At about 5 p.m. Wednesday, senior PSA President Andrew Werthmann said he learned that legislation had been introduced by State Reps. Mark Pocan, D-Madison, and Frank Boyle, D-Superior to freeze tuition.
"I decided at that point that the best thing to do would be to eat, because our demands had been met," he said.
Werthmann started eating again by taking a bite of a granola bar at about 7:15 p.m. The strikers have been told to start with foods high in carbohydrates first, because their bodies have entered into a state called ketosis, he said.
Ketosis, according to the Food and Drug Administration, is a condition in which the "kidneys try to get rid of the excess waste products of protein and fat."
The strikers have all had different experiences, Werthmann said.
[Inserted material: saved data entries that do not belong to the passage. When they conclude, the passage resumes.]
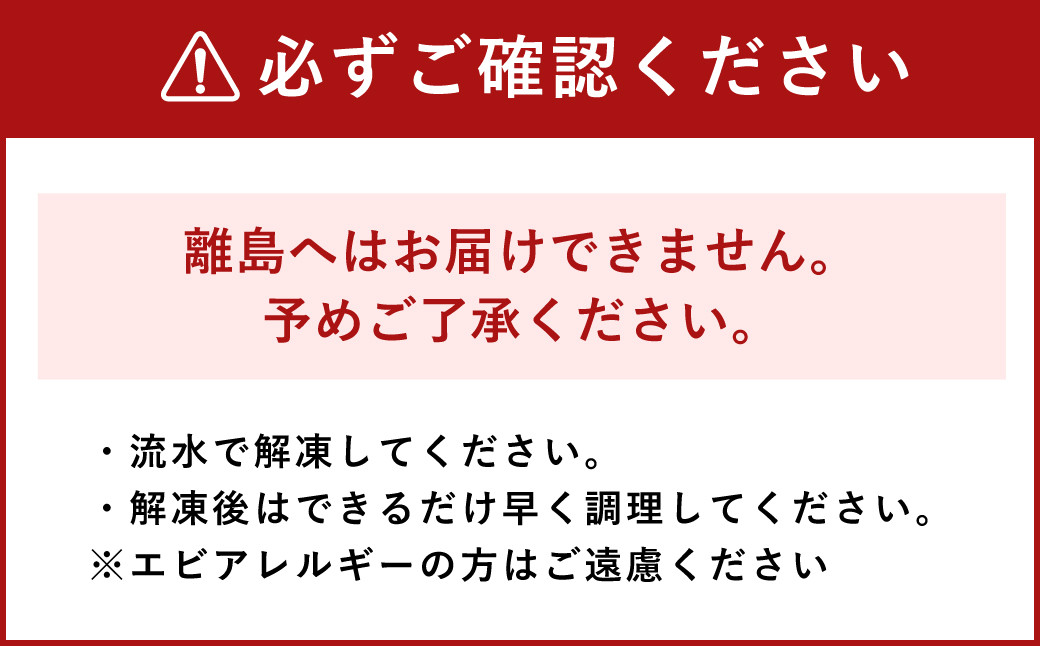 必ずご確認ください

離島へはお届けできません。
予めご了承ください。

・流水で解凍してください。
・解凍後はできるだけ早く調理してください。
※エビアレルギーの方はご遠慮ください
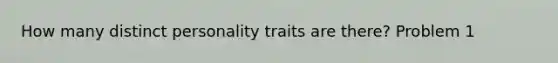 How many distinct personality traits are there? Problem 1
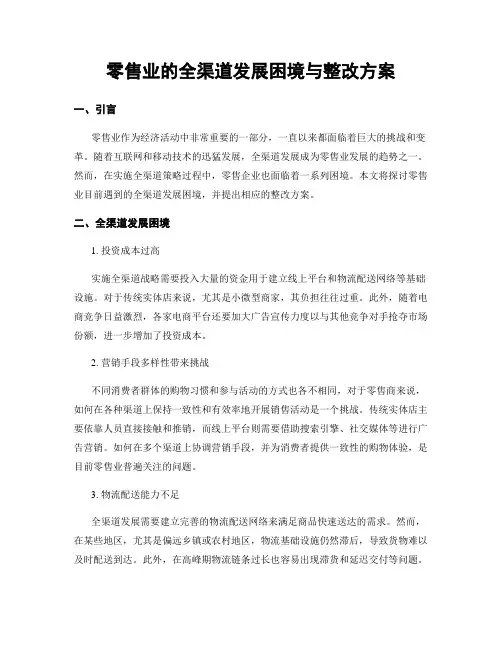 零售业的全渠道发展困境与整改方案

一、引言

零售业作为经济活动中非常重要的一部分，一直以来都面临着巨大的挑战和变革。随着互联网和移动技术的迅猛发展，全渠道发展成为零售业发展的趋势之一。然而，在实施全渠道策略过程中，零售企业也面临着一系列困境。本文将探讨零售业目前遇到的全渠道发展困境，并提出相应的整改方案。

二、全渠道发展困境

1. 投资成本过高

实施全渠道战略需要投入大量的资金用于建立线上平台和物流配送网络等基础设施。对于传统实体店来说，尤其是小微型商家，其负担往往过重。此外，随着电商竞争日益激烈，各家电商平台还要加大广告宣传力度以与其他竞争对手抢夺市场份额，进一步增加了投资成本。

2. 营销手段多样性带来挑战

不同消费者群体的购物习惯和参与活动的方式也各不相同，对于零售商来说，如何在各种渠道上保持一致性和有效率地开展销售活动是一个挑战。传统实体店主要依靠人员直接接触和推销，而线上平台则需要借助搜索引擎、社交媒体等进行广告营销。如何在多个渠道上协调营销手段，并为消费者提供一致性的购物体验，是目前零售业普遍关注的问题。

3. 物流配送能力不足

全渠道发展需要建立完善的物流配送网络来满足商品快速送达的需求。然而，在某些地区，尤其是偏远乡镇或农村地区，物流基础设施仍然滞后，导致货物难以及时配送到达。此外，在高峰期物流链条过长也容易出现滞货和延迟交付等问题。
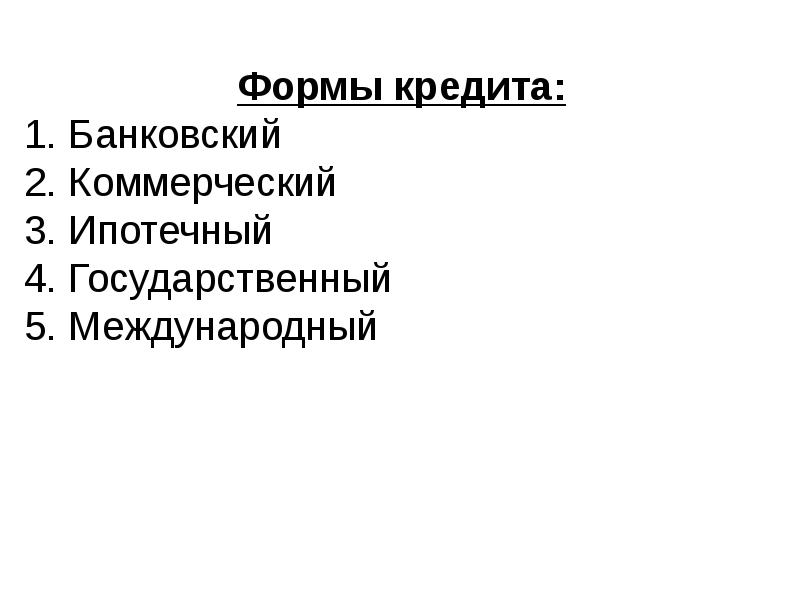 Формы кредита:

1. Банковский
2. Коммерческий
3. Ипотечный
4. Государственный
5. Международный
"For myself, I woke up (Wednesday) morning, and I wasn't hungry at all," he said. "For some of the people, they're hungry the whole time. They're counting every hour."
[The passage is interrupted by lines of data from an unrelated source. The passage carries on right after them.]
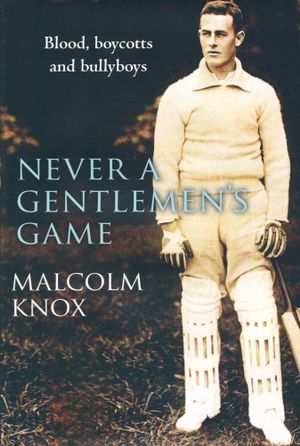 Blood, boycotts and bullyboys

NEVER A GENTLEMEN'S GAME

MALCOLM KNOX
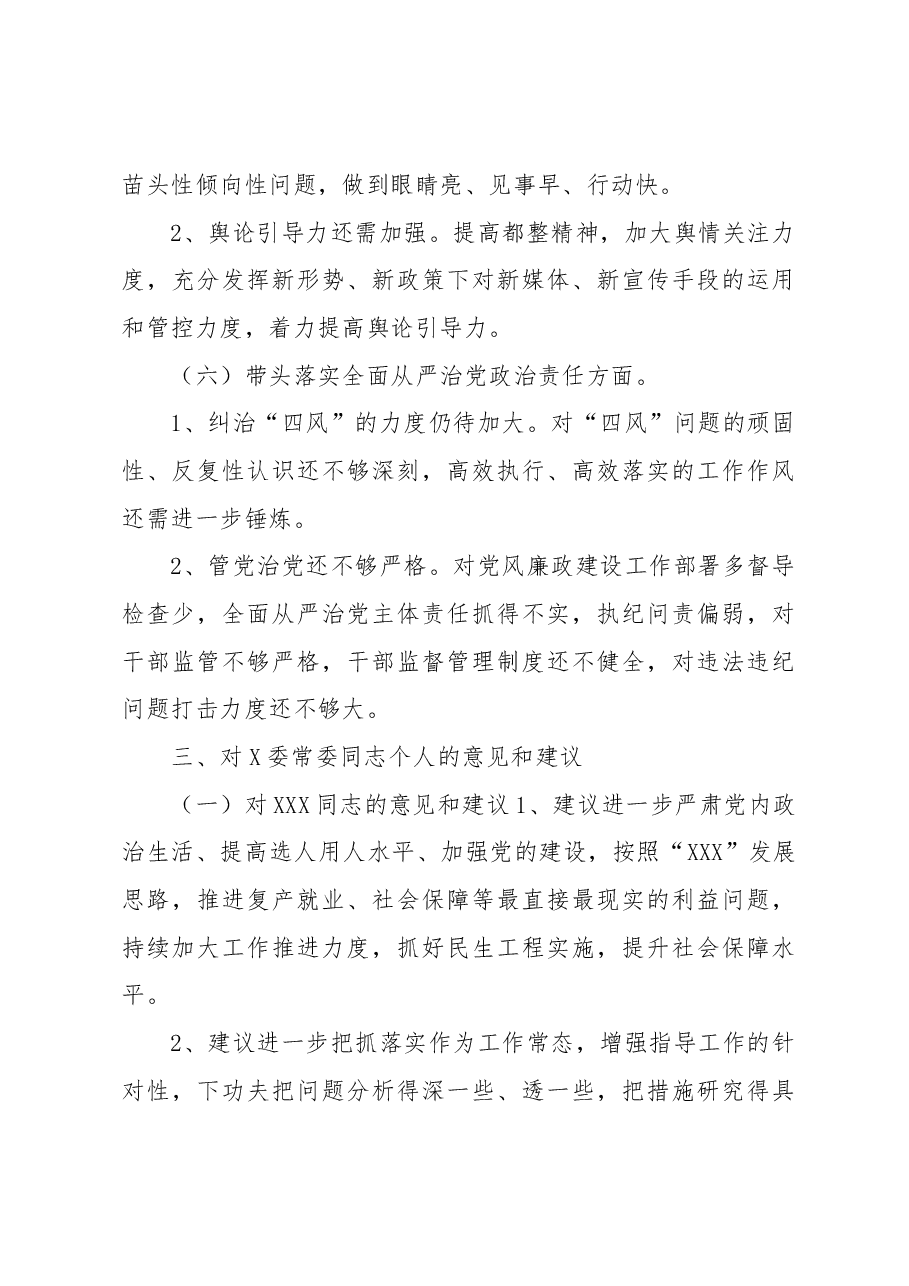 苗头性倾向性问题，做到眼睛亮、见事早、行动快。

2、舆论引导力还需加强。提高都整精神，加大舆情关注力度，充分发挥新形势、新政策下对新媒体、新宣传手段的运用和管控力度，着力提高舆论引导力。

（六）带头落实全面从严治党政治责任方面。

1、纠治“四风”的力度仍待加大。对“四风”问题的顽固性、反复性认识还不够深刻，高效执行、高效落实的工作作风还需进一步锤炼。

2、管党治党还不够严格。对党风廉政建设工作部署多督导检查少，全面从严治党主体责任抓得不实，执纪问责偏弱，对干部监管不够严格，干部监督管理制度还不健全，对违法违纪问题打击力度还不够大。

三、对X委常委同志个人的意见和建议

（一）对XXX同志的意见和建议1、建议进一步严肃党内政治生活、提高选人用人水平、加强党的建设，按照“XXX”发展思路，推进复产就业、社会保障等最直接最现实的利益问题，持续加大工作推进力度，抓好民生工程实施，提升社会保障水平。

2、建议进一步把抓落实作为工作常态，增强指导工作的针对性，下功夫把问题分析得深一些、透一些，把措施研究得具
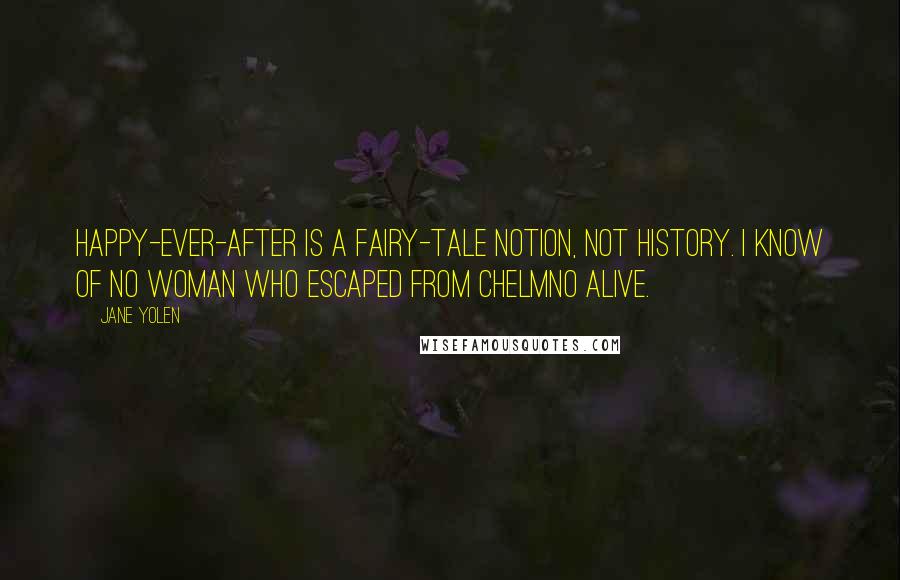 HAPPY-EVER-AFTER IS A FAIRY-TALE NOTION, NOT HISTORY. I KNOW OF NO WOMAN WHO ESCAPED FROM CHELMNO ALIVE.

JANE YOLEN

WISEFAMOUSQUOTES.COM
Each member of the strike was valuable to its success, Werthmann said.
"A hunger strike is nothing without numbers," he said.
UW System President Kevin Reilly was asked about the student hunger strike during a university media conference call on Tuesday.
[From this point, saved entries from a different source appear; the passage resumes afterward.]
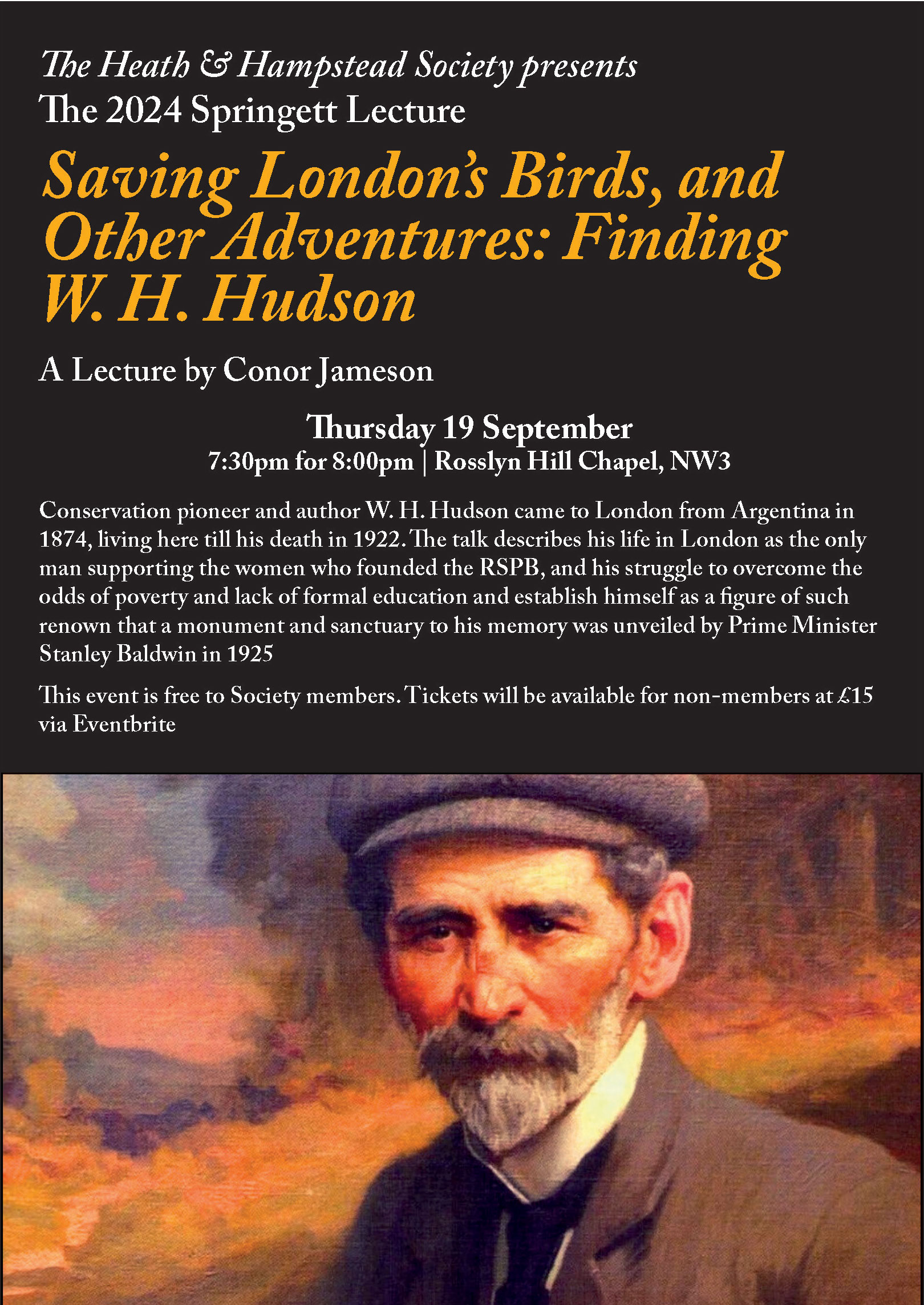 The Heath & Hampstead Society presents
The 2024 Springett Lecture

Saving London's Birds, and Other Adventures: Finding W. H. Hudson

A Lecture by Conor Jameson

Thursday 19 September
7:30pm for 8:00pm | Rosslyn Hill Chapel, NW3

Conservation pioneer and author W. H. Hudson came to London from Argentina in 1874, living here till his death in 1922. The talk describes his life in London as the only man supporting the women who founded the RSPB, and his struggle to overcome the odds of poverty and lack of formal education and establish himself as a figure of such renown that a monument and sanctuary to his memory was unveiled by Prime Minister Stanley Baldwin in 1925

This event is free to Society members. Tickets will be available for non-members at £15 via Eventbrite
"Certainly I hope (nobody hurts) their health," he said.
The tuition at System schools is still reasonable, Reilly said.
"Even with steep increases, our tuition is reasonable and people need to keep that in mind," he said.
Werthmann disagreed with Reilly's statements.
"(Tuition) is only reasonable if you look at it in a vacuum," he said. "If you look at (the percentage increase) over the last biennium, it's not reasonable."
Werthmann said the hunger strike was helped by all of the media attention it received. The strike was covered locally by the Leader-Telegram, WQOW TV-18 and WEAU TV-13.
A press conference to announce the end of the hunger strike and what Werthmann said he considers a victory will be held at 11 a.m. today in the Badger Room of Davies Center.
"This is the first step in this victory," Werthmann said. "Now we need all students to come out and support this legislation that they're proposing for a (tuition) freeze."
Sophomore hunger striker Jon Radcliffe agreed, adding that his first bite was "complete euphoria."
"We're very happy with the way things turned out," Radcliffe said. "No matter what the representatives feel about it, we will be pushing ... and advocating for this bill to pass."